About two weeks later I was chatting with her about the apples I had brought her from my garden and how no one knew what they were called. They tasted like Pink Lady but looked like Cox’s. I asked her what she thought of them and she calmly said, “6 months – January to June”. I was confused and it was only when she said, “Some would say it was a whirlwind romance, but after the war, if we met a man we liked we hung onto them as there were not many about.” And I clicked.

Our almost complete reliance on the internet as a substitute for memory must also be the issue. Apparently, 91% of us use a phone to help us remember stuff. In the UK last year we spent more than 3½ hours on the internet every day. There were varying statistics for this but when one said 22 years over an adult lifetime I was horrified.
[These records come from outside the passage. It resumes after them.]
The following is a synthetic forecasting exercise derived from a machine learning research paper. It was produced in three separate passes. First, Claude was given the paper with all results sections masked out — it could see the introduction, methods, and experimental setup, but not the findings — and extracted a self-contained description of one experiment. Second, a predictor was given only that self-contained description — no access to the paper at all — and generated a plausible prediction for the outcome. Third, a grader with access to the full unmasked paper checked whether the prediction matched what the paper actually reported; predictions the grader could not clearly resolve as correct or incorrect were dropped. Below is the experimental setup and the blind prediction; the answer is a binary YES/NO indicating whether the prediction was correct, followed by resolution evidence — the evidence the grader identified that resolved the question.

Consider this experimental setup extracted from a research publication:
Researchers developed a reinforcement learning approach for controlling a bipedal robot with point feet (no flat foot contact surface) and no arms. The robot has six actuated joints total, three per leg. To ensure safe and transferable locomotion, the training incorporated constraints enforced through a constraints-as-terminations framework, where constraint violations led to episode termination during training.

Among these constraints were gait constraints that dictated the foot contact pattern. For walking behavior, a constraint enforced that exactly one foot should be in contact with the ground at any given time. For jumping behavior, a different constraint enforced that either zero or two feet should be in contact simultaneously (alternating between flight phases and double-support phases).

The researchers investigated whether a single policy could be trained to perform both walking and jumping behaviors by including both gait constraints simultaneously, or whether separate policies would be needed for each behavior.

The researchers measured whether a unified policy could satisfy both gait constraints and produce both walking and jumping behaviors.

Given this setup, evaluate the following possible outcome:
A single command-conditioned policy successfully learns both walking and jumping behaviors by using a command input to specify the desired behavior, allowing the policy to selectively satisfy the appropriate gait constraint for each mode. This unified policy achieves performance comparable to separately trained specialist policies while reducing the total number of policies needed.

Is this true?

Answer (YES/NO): NO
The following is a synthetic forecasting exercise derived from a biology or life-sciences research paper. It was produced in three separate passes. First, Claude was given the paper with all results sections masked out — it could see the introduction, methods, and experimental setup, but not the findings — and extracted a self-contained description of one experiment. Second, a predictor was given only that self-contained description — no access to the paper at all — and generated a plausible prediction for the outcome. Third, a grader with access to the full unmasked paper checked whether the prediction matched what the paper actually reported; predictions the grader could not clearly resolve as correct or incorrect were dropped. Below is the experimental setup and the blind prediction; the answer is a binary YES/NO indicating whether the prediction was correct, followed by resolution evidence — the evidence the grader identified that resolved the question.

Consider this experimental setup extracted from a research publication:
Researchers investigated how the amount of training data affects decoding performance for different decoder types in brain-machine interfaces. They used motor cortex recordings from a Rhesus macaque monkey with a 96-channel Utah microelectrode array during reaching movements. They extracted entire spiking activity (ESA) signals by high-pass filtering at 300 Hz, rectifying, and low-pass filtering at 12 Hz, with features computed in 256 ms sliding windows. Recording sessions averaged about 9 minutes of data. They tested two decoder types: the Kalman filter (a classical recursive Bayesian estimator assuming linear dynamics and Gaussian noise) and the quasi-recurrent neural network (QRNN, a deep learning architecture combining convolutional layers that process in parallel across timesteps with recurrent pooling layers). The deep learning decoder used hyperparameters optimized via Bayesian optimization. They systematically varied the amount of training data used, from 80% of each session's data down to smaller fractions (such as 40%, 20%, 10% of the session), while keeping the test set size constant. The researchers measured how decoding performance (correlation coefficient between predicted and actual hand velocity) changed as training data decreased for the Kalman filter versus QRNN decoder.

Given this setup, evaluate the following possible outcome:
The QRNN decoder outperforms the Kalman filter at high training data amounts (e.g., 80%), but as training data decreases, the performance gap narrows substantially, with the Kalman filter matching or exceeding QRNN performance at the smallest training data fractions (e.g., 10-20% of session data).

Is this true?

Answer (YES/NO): NO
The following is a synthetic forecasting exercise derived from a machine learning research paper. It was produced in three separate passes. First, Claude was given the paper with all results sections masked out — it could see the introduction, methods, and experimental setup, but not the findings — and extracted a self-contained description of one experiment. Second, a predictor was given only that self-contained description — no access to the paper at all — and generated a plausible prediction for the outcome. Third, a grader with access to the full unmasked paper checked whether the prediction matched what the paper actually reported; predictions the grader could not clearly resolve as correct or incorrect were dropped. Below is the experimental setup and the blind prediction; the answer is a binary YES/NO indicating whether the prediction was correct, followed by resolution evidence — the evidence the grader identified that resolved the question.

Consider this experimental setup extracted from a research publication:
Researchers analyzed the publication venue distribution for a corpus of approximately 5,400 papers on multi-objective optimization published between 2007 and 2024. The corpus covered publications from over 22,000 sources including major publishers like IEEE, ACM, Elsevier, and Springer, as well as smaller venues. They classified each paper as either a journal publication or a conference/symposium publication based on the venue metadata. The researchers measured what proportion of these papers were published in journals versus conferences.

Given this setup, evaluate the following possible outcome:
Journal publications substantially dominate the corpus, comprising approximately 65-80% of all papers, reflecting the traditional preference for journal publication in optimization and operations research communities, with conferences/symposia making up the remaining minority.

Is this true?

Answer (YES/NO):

Don’t get me wrong Annabel & Grace relies on everyone reading our online magazine using the internet so we are not ones to criticise its use. However, are we missing out and perhaps, if we were not overloading our brains with information, and just spent some time quietly sitting and giving our brain a rest then maybe this would give our brains time to do some memory decluttering. I think the expression, ‘I need to go and lie down in a darkened room,’ is appropriate as we need that time for some brain housework. Perhaps that is what Mindfulness really is – another word for some decluttering time?

When it comes to how we can help this fading memory the professional advice was simple – STIMULATION! Learn an instrument, learn a new language, do the crossword or Sudoko, learn to play bridge or some other stimulating game but do not relax and let go!! And there was I thinking we should give our brain a rest from overstimulation. So now I am as confused as ever.